## 原文选段

++++++

在元数学中,希尔伯特提议用一种特殊的无任何异议的逻辑,这些逻辑原理应该很明显为真,任何人都能接收它们。事实上,它们很接近于直觉主义原理。P254

与罗素一样,直觉主义者反对形式主义的存在性概念。希尔伯特坚持认为任何实体的存在性都可以通过它被引入时所在的数学分支的相容性所保证。这个相容性概念对于直觉主义者来说是不能接受的。相容性不能保证纯存在定理的真实性。早在两百多年以前,这种证明就由康德写在他的《纯粹理性批判》一书中:“对于取代概念的逻辑可能性(即这种概念不能自相矛盾)和对于事物的先验可能性(即客体须与概念相符),它们只能欺骗和取悦于头脑简单的人。”P256

策梅罗没有区分集合的属性和集合本身,它们被当作同义语使用。弗兰克尔在1922年找出了它们之间的区别。这套被集合论公理化者最通常使用的公理系统叫做策梅罗-弗兰克尔系统。他们俩分别预测到了精致的、严密的数学逻辑的可行性,却没有详细说明逻辑的原理。他们认为这些都是在数学范围之外的,并且确信他们可以像1900年以前的数学家使用逻辑一样来使用这些逻辑原理。P258

反复强调的是,避免矛盾的希望寄托于集合论的公理化,即对所容许的集合类型加以限制,同时又使它们有足够的性质作为分析的基础。到目前为止还没有人从集合论公理理论中得出悖论,策梅罗宣称没有任何人会得出。

然而集合论公理化的相容性还是没有得到证明,而集合论公理化主义者对此一直未加注意。对于这个悬而未决的相容性问题,彭加勒用他惯用的嘲讽语气评论道:“为了防备狼,羊群已用篱笆圈起来了,但却不知道在圈里有没有狼。”

一批以布尔巴基为集体笔名的卓越的德高望重的数学家在1936年详细地证明了大多数数学家所相信的事实,那就是,若接受策梅罗-弗兰克尔的,尤其是经伯奈斯和哥德尔修改过的集合论公理以及一些逻辑原则,那么就可以在其基础上建立所有数学。但是对于布尔巴基派来说,逻辑是从属于数学公理的,对于数学是什么或数学家做些什么它不起支配作用。

++++++

## 任务说明
请将上文原文选段中以含有“策梅罗没有区分集合的属性和集”的词句开头、以“学家做些什么它不起支配作用。”结尾的部分一字不差地照录出来。

## 所给记录
++++++

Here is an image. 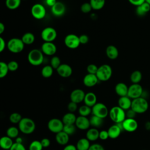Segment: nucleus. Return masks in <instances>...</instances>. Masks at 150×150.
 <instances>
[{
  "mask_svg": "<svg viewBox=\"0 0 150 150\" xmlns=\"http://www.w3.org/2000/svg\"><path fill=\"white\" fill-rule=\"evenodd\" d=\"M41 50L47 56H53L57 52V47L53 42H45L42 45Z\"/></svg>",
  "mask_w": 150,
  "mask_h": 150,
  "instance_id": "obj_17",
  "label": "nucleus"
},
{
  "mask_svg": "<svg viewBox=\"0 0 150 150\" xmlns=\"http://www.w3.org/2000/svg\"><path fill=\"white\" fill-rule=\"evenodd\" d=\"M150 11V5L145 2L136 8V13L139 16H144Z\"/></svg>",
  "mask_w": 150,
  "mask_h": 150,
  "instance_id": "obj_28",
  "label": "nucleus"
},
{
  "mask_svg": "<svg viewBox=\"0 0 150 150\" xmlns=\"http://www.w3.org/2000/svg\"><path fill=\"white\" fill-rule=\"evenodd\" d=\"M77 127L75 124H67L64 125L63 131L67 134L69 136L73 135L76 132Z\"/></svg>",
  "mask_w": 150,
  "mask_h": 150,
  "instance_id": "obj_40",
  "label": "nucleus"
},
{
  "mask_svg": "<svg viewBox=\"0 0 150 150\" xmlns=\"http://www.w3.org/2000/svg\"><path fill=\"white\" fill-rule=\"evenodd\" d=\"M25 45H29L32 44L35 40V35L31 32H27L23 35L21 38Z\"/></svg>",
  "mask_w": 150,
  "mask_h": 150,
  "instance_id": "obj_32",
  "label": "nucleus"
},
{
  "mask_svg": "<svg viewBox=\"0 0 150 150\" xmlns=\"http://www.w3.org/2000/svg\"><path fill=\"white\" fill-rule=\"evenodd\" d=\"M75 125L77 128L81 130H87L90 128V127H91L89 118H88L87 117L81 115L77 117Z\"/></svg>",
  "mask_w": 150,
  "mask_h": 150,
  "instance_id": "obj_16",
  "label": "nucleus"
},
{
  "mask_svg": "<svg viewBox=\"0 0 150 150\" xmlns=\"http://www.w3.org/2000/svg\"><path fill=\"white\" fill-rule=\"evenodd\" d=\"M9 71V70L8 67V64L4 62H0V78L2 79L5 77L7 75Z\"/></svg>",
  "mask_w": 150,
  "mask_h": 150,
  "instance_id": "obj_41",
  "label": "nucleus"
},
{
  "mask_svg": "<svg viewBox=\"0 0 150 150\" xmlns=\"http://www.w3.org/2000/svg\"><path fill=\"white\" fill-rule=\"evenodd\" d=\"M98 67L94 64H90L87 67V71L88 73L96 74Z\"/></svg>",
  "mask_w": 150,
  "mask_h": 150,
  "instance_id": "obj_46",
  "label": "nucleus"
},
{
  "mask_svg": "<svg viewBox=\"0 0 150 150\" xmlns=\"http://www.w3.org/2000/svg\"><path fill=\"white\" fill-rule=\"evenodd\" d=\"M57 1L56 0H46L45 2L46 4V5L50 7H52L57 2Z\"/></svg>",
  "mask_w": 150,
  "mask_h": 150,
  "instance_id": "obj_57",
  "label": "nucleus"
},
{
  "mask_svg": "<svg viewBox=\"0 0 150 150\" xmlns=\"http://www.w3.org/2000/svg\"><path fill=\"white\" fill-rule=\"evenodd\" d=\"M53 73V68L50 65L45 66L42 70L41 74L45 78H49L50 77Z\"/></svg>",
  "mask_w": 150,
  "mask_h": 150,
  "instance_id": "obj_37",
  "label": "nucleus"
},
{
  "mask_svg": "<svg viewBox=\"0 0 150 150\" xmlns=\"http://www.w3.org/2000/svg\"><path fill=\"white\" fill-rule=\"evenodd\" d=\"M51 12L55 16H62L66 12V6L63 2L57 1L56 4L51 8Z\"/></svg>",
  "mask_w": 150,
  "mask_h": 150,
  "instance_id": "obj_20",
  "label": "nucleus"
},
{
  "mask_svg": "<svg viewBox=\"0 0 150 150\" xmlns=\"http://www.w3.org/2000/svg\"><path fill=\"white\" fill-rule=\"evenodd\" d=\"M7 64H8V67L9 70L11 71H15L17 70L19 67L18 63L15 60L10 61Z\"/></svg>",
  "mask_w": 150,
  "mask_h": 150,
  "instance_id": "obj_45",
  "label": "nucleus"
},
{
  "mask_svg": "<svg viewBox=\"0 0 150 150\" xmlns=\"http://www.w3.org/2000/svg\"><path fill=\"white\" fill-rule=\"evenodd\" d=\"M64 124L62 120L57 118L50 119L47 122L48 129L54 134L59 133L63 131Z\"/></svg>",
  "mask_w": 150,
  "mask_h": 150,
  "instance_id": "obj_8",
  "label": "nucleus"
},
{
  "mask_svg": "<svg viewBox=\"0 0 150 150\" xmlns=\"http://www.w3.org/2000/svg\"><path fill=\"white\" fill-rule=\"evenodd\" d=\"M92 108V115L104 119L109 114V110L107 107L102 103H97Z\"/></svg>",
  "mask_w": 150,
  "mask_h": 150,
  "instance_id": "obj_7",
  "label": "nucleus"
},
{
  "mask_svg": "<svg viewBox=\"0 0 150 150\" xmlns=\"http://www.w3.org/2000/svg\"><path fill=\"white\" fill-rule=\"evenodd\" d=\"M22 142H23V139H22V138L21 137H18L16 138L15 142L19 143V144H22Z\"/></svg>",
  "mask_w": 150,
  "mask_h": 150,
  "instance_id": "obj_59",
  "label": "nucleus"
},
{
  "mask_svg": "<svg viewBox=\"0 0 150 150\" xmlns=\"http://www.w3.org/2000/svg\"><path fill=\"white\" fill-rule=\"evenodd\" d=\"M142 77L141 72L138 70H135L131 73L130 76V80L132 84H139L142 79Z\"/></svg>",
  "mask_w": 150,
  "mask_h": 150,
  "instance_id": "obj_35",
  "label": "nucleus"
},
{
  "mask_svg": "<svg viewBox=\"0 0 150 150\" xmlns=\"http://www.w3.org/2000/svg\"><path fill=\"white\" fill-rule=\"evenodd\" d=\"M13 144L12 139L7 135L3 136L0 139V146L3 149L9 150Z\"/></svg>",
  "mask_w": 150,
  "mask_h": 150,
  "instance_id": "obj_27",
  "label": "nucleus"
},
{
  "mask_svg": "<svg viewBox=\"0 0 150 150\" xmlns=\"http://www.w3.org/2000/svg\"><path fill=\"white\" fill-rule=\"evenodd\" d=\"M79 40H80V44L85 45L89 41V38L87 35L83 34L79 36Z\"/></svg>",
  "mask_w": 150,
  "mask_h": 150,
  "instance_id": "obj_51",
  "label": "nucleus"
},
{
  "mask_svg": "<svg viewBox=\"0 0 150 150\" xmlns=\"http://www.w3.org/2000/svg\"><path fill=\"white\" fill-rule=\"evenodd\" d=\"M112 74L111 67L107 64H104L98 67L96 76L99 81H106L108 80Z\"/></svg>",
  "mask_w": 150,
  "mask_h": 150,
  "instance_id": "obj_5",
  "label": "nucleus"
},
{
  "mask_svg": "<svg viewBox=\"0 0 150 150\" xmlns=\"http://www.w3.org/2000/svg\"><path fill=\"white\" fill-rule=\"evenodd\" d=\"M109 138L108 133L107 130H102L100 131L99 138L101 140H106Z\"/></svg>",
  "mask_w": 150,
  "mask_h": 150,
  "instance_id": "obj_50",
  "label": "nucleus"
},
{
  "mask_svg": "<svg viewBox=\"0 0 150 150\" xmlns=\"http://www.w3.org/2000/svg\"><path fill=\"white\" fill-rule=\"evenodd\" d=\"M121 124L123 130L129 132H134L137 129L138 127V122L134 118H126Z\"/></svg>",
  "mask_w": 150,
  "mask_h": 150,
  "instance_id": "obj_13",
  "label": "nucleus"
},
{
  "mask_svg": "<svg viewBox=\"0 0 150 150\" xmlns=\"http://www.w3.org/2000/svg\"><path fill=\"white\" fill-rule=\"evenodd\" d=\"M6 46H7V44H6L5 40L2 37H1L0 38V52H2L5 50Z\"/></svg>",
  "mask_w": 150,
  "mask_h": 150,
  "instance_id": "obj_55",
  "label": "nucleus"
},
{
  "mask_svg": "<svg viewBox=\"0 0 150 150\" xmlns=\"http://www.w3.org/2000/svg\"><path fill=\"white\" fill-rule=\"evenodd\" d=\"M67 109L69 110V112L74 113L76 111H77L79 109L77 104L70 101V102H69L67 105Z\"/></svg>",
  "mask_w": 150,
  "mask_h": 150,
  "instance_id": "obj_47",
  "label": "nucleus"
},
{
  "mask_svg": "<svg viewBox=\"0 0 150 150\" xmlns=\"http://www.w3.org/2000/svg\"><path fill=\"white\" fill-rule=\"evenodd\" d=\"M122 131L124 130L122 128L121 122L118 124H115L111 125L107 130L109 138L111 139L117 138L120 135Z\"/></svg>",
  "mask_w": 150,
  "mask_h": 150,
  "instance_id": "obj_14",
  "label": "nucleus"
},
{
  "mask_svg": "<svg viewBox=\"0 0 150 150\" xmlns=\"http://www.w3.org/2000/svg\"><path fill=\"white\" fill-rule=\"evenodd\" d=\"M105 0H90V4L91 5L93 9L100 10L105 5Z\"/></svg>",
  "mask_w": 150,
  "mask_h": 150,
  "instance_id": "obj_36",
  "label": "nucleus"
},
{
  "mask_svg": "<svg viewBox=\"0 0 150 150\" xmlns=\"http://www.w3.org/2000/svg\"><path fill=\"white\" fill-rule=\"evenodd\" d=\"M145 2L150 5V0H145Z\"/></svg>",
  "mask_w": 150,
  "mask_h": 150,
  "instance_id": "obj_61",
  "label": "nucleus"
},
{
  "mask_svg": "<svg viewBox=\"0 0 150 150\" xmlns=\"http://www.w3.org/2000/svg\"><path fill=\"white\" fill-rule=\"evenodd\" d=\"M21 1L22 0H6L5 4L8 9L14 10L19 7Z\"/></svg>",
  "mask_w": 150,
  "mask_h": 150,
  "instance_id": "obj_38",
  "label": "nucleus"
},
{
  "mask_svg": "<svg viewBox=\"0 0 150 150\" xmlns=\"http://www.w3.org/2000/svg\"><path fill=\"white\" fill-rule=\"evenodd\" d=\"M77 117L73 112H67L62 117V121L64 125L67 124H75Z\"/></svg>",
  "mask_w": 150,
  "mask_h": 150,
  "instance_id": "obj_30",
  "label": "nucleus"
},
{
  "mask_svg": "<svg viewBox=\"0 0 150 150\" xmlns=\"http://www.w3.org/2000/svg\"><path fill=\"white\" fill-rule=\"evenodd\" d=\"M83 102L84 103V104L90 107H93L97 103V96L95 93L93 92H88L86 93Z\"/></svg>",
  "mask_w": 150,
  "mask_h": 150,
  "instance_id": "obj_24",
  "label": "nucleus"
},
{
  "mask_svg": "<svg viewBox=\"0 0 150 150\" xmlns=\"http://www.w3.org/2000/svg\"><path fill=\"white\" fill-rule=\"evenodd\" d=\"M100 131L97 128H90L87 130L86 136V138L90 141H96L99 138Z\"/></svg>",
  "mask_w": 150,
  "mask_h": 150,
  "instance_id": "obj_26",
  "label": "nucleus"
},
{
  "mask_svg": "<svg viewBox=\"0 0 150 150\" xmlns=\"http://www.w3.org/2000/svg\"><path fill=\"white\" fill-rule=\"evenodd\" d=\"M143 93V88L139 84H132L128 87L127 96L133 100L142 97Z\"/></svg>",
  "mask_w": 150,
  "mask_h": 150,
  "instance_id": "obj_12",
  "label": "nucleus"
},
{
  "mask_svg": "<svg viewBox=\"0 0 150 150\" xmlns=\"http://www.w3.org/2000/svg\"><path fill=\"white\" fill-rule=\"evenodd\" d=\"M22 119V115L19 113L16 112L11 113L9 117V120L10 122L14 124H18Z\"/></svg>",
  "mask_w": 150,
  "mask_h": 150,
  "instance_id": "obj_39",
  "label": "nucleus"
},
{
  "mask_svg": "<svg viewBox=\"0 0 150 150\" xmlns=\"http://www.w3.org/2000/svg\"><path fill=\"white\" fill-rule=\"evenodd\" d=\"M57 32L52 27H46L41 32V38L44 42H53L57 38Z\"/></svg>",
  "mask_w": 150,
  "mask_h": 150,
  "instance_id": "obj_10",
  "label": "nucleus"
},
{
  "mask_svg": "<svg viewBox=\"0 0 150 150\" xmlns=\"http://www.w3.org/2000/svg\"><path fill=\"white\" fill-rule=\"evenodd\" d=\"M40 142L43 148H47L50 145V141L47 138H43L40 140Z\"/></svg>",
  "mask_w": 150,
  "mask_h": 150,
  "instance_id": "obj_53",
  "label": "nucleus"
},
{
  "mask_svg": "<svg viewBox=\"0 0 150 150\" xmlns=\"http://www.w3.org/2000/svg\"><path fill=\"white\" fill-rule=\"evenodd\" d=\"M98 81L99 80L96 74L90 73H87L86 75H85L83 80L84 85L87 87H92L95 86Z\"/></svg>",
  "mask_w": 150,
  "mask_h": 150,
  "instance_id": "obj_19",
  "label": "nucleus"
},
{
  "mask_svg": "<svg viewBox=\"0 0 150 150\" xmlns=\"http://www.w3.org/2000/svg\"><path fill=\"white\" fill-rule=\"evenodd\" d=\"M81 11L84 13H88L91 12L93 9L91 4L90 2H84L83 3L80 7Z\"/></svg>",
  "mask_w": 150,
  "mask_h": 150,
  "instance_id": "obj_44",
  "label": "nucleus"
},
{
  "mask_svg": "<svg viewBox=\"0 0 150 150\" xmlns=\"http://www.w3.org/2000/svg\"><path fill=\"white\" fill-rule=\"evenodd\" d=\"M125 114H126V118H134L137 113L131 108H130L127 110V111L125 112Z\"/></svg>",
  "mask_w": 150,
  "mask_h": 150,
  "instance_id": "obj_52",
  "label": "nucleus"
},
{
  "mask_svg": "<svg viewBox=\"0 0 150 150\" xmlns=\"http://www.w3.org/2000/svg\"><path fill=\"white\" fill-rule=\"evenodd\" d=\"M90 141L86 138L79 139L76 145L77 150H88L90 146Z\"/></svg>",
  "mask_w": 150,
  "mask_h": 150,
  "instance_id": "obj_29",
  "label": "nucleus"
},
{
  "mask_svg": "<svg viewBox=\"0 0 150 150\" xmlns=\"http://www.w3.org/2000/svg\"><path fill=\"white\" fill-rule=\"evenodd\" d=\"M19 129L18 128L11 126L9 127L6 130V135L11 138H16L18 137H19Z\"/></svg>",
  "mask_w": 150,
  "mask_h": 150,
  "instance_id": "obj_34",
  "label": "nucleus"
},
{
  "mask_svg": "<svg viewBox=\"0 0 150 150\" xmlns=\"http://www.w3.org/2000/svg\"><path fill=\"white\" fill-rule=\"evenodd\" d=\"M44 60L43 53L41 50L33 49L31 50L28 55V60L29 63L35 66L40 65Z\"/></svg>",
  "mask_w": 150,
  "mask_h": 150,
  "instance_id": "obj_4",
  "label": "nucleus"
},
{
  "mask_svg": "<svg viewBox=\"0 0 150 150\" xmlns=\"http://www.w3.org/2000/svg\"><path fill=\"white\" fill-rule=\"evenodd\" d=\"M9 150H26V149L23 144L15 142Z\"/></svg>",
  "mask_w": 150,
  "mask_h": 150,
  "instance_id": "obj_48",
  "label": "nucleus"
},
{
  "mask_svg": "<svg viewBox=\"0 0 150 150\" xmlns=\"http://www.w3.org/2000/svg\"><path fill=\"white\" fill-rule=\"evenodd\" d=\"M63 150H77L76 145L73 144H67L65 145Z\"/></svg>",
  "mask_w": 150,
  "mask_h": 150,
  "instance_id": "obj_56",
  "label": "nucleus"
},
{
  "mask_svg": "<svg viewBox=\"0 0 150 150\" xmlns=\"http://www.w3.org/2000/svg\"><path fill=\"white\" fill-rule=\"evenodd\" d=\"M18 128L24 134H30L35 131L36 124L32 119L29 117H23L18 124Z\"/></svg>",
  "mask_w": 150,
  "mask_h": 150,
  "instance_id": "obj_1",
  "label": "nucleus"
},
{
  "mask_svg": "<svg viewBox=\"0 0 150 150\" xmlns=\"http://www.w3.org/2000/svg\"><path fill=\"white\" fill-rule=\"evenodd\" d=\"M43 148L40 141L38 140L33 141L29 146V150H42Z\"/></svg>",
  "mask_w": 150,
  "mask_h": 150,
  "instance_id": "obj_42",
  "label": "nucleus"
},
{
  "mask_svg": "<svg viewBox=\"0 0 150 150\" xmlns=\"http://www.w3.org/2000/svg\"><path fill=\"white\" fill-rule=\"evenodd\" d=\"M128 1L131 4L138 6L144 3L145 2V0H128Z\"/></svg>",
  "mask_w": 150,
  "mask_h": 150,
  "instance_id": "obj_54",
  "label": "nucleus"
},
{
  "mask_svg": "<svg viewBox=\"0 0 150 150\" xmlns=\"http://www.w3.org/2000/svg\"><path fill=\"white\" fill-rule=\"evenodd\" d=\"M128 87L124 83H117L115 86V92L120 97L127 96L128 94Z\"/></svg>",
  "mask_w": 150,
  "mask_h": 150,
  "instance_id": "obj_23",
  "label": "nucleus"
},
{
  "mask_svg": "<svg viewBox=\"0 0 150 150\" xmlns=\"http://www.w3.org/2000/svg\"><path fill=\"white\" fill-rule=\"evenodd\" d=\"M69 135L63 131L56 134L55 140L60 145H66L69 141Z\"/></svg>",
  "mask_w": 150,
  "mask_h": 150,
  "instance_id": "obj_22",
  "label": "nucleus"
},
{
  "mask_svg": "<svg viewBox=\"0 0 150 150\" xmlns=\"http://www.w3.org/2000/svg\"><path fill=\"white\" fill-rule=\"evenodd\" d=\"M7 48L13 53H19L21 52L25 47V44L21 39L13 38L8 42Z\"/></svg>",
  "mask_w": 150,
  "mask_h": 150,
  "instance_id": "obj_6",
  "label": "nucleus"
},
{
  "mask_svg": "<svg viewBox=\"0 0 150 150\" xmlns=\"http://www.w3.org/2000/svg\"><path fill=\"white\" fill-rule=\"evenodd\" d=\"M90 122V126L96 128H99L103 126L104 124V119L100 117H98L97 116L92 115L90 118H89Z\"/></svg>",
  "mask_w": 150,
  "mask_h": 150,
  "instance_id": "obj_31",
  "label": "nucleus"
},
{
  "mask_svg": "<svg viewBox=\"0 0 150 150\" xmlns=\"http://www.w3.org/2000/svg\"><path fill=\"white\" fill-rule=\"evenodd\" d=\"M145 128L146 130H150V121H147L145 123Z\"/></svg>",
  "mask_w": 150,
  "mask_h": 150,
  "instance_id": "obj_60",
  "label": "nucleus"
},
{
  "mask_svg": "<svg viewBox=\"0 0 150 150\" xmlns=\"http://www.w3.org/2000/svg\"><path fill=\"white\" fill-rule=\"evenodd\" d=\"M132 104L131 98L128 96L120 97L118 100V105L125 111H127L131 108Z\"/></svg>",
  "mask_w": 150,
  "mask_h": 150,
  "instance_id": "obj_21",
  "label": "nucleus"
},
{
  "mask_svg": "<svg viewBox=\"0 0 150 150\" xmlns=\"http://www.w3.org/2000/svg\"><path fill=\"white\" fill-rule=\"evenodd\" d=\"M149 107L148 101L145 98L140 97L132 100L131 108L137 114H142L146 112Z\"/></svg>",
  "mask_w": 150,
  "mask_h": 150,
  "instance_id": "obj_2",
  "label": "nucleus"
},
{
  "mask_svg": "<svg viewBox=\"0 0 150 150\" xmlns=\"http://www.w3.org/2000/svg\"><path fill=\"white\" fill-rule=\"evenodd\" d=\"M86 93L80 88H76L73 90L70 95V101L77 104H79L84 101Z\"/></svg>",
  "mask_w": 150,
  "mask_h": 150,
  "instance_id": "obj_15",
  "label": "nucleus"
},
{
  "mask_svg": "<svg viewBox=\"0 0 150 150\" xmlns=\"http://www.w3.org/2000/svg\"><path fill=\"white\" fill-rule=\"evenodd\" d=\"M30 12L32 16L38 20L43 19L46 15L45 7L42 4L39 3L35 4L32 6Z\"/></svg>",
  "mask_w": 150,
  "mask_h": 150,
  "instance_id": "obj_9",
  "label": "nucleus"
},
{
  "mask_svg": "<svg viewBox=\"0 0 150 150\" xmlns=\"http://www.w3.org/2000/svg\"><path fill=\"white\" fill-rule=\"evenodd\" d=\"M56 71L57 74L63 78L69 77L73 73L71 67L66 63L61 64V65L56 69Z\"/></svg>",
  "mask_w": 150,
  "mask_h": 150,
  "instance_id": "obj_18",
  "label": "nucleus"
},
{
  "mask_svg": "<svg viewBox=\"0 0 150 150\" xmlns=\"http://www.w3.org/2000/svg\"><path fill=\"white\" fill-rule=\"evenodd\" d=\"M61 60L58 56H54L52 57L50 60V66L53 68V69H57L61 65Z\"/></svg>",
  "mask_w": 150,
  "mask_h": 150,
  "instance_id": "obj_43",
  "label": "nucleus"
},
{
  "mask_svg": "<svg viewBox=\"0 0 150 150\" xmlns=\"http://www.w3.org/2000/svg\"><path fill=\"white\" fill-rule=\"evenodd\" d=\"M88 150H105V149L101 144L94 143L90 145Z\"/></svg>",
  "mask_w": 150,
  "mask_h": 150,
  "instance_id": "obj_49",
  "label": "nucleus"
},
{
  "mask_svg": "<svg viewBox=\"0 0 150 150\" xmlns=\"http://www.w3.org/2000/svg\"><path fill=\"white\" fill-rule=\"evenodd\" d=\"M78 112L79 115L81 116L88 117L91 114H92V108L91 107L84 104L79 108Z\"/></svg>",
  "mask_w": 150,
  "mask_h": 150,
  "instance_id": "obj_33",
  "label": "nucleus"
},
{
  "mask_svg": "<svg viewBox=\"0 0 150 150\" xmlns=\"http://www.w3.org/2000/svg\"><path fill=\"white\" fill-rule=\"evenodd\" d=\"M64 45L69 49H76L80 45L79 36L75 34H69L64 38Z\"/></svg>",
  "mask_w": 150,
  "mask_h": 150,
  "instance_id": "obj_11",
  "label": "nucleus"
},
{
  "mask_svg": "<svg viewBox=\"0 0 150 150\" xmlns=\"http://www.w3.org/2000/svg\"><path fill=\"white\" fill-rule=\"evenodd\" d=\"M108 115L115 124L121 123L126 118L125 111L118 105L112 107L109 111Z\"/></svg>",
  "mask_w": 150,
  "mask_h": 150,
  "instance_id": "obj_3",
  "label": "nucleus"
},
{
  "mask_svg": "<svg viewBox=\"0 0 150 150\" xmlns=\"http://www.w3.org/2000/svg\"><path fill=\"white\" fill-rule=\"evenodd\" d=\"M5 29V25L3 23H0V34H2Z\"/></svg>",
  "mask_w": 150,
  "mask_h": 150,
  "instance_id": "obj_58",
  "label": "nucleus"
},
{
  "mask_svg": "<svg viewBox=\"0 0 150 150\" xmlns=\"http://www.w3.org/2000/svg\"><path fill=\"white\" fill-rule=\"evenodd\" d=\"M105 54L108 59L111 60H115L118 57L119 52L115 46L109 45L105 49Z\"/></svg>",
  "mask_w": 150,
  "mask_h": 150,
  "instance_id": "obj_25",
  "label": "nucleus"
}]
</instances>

++++++

## 解答
策梅罗没有区分集合的属性和集合本身,它们被当作同义语使用。弗兰克尔在1922年找出了它们之间的区别。这套被集合论公理化者最通常使用的公理系统叫做策梅罗-弗兰克尔系统。他们俩分别预测到了精致的、严密的数学逻辑的可行性,却没有详细说明逻辑的原理。他们认为这些都是在数学范围之外的,并且确信他们可以像1900年以前的数学家使用逻辑一样来使用这些逻辑原理。P258

反复强调的是,避免矛盾的希望寄托于集合论的公理化,即对所容许的集合类型加以限制,同时又使它们有足够的性质作为分析的基础。到目前为止还没有人从集合论公理理论中得出悖论,策梅罗宣称没有任何人会得出。

然而集合论公理化的相容性还是没有得到证明,而集合论公理化主义者对此一直未加注意。对于这个悬而未决的相容性问题,彭加勒用他惯用的嘲讽语气评论道:“为了防备狼,羊群已用篱笆圈起来了,但却不知道在圈里有没有狼。”

一批以布尔巴基为集体笔名的卓越的德高望重的数学家在1936年详细地证明了大多数数学家所相信的事实,那就是,若接受策梅罗-弗兰克尔的,尤其是经伯奈斯和哥德尔修改过的集合论公理以及一些逻辑原则,那么就可以在其基础上建立所有数学。但是对于布尔巴基派来说,逻辑是从属于数学公理的,对于数学是什么或数学家做些什么它不起支配作用。